Il est étonnant de voir que, plus que 12 ans après l’adoption de la loi 116 - qui séparait définitivement les activités d’Hydro-Québec Production (HQP) de celles d’Hydro-Québec Distribution (HQD) -, cette distinction fondamentale qui définit le cadre institutionnel de l’industrie électrique au Québec demeure absente de nos débats sur l’énergie.
Ainsi, l’éditorial de M. Sansfaçon (Politique ou partisanerie ?, 2 février), comme les commentaires de Mme Marois auxquels il répond, passe sous silence la différence profonde qui existe entre un surplus d’HQP et un surplus d’HQD.
L’énergie produite par Gentilly-2, tout comme celle produite par La Romaine, appartient à HQP, qui a comme mission d’accumuler des « surplus » afin de les vendre à profit. M. Sansfaçon a donc raison de souligner le problème implicite à produire l’électricité à 10 cents pour la vendre à 4 cents. Ces pertes sont du compte de l’actionnaire (le contribuable) et affecteront durement les dividendes payés par la société d’État dans les années à venir. En même temps, ces surplus pourraient, en théorie, constituer « un avantage pour le Québec », comme le dit Mme Marois, si jamais on trouve des façons de les utiliser qui sont économiquement et socialement rentables (comme, par exemple, dans l’électrification des transports).
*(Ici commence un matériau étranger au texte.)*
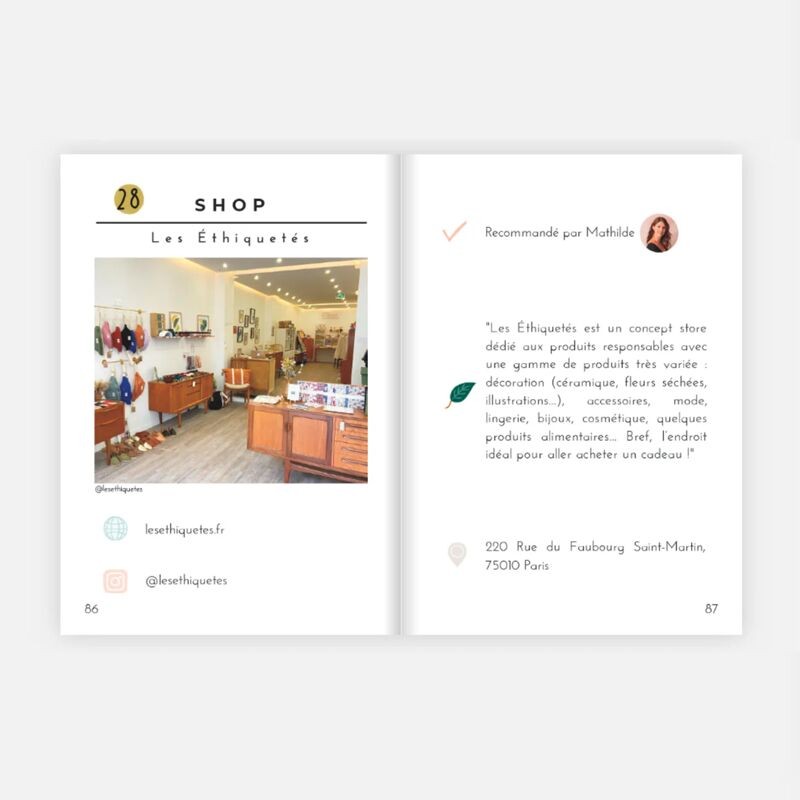 28

SHOP

Les Éthiquetés

@lesethiquetes

lesethiquetes.fr

@lesethiquetes

86

Recommandé par Mathilde

"Les Éthiquetés est un concept store dédié aux produits responsables avec une gamme de produits très variée : décoration (céramique, fleurs séchées, illustrations...), accessoires, mode, lingerie, bijoux, cosmétique, quelques produits alimentaires... Bref, l'endroit idéal pour aller acheter un cadeau !"

220 Rue du Faubourg Saint-Martin, 75010 Paris

87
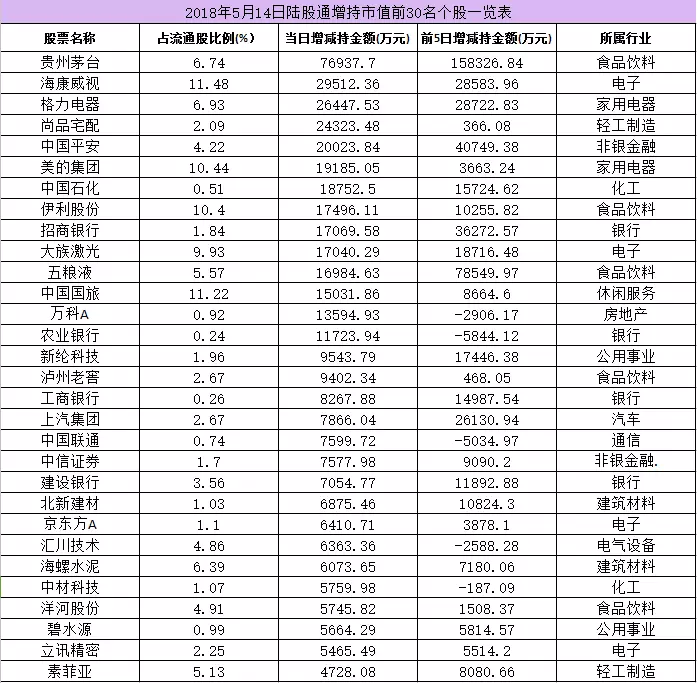 2018年5月14日陆股通增持市值前30名个股一览表

| 股票名称 | 占流通股比例(%) | 当日增减持金额(万元) | 前5日增减持金额(万元) | 所属行业 |
|---|---|---|---|---|
| 贵州茅台 | 6.74 | 76937.7 | 158326.84 | 食品饮料 |
| 海康威视 | 11.48 | 29512.36 | 28583.96 | 电子 |
| 格力电器 | 6.93 | 26447.53 | 28722.83 | 家用电器 |
| 尚品宅配 | 2.09 | 24323.48 | 366.08 | 轻工制造 |
| 中国平安 | 4.22 | 20023.84 | 40749.38 | 非银金融 |
| 美的集团 | 10.44 | 19185.05 | 3663.24 | 家用电器 |
| 中国石化 | 0.51 | 18752.5 | 15724.62 | 化工 |
| 伊利股份 | 10.4 | 17496.11 | 10255.82 | 食品饮料 |
| 招商银行 | 1.84 | 17069.58 | 36272.57 | 银行 |
| 大族激光 | 9.93 | 17040.29 | 18716.48 | 电子 |
| 五粮液 | 5.57 | 16984.63 | 78549.97 | 食品饮料 |
| 中国国旅 | 11.22 | 15031.86 | 8664.6 | 休闲服务 |
| 万科A | 0.92 | 13594.93 | -2906.17 | 房地产 |
| 农业银行 | 0.24 | 11723.94 | -5844.12 | 银行 |
| 新纶科技 | 1.96 | 9543.79 | 17446.38 | 公用事业 |
| 泸州老窖 | 2.67 | 9402.34 | 468.05 | 食品饮料 |
| 工商银行 | 0.26 | 8267.88 | 14987.54 | 银行 |
| 上汽集团 | 2.67 | 7866.04 | 26130.94 | 汽车 |
| 中国联通 | 0.74 | 7599.72 | -5034.97 | 通信 |
| 中信证券 | 1.7 | 7577.98 | 9090.2 | 非银金融. |
| 建设银行 | 3.56 | 7054.77 | 11892.88 | 银行 |
| 北新建材 | 1.03 | 6875.46 | 10824.3 | 建筑材料 |
| 京东方A | 1.1 | 6410.71 | 3878.1 | 电子 |
| 汇川技术 | 4.86 | 6363.36 | -2588.28 | 电气设备 |
| 海螺水泥 | 6.39 | 6073.65 | 7180.06 | 建筑材料 |
| 中材科技 | 1.07 | 5759.98 | -187.09 | 化工 |
| 洋河股份 | 4.91 | 5745.82 | 1508.37 | 食品饮料 |
| 碧水源 | 0.99 | 5664.29 | 5814.57 | 公用事业 |
| 立讯精密 | 2.25 | 5465.49 | 5514.2 | 电子 |
| 索菲亚 | 5.13 | 4728.08 | 8080.66 | 轻工制造 |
Les surplus d’HQD, par contre, sont une autre paire de manches. Le mandat d’HQD est de desservir la demande au Québec et d’acquérir l’électricité requise à cette fin. Les surplus qui ont mené à ce débat sont les surplus d’HQD, qui, pour toute une série de raisons, s’est engagée à acheter plus d’électricité qu’elle en a besoin. Ces surplus sont, en effet, coûteux. Et oui, Mme Marois, ils constituent un problème réel, et non pas un avantage pour le Québec.
L’équilibre énergétique d’HQD se calcule d’année en année. Si, par exemple, avec l’électrification des transports la demande d’HQD augmente dans l’avenir, elle aura effectivement besoin d’augmenter ses acquisitions d’énergie. Mais les coûts reliés aux surplus de 2012, de 2013 et de 2014 - comme, par exemple, l’argent payé à TransCanada Énergie pour ne pas exploiter sa centrale à Bécancour, construite pour desservir un contrat avec HQD - sont des pertes nettes, récupérées à même nos tarifs d’électricité.

Trop compliqué?
Comment se fait-il que la séparation fonctionnelle HQP/HQD et les analyses qui en découlent soient absentes de presque tous les articles sur ces questions, même dans les journaux les plus sophistiqués ? J’ai la forte impression que, dès le départ, la communauté journalistique a conclu que cette question était trop compliquée pour le public en général. Ainsi, même lorsque le journaliste le comprend bien, il évite d’en parler, afin de ne pas confondre le public.
Cette tendance de sursimplification empêche la tenue d’un débat éclairé sur les questions énergétiques au Québec. Ce manque de clarté mène aussi à des conclusions erronées. Ainsi, M. Sansfaçon termine son éditorial en disant : « le Québec se dirige vers des surplus vendus à perte qui exigeront des hausses de tarifs uniquement pour satisfaire les attentes du gouvernement ». Or, selon la logique qui sous-tend la loi 116, les pertes d’HQP n’affectent aucunement les coûts d’HQD, sur lesquels se basent ses tarifs.
Cela n’empêche pas qu’un gouvernement peut vouloir arrondir ses fins de mois en augmentant les tarifs de son monopole HQD. C’est ce que le gouvernement Charest faisait avec sa loi (toujours en vigueur), qui augmente arbitrairement le prix de l’électricité patrimoniale ; c’est aussi ce que fait le gouvernement Marois en voulant s’approprier des bénéfices des réductions de coût chez HQD.
Il est difficile, cependant, de débattre ces enjeux lorsque la séparation fonctionnelle qui en constitue la toile de fond demeure, encore, largement inconnue auprès du grand public.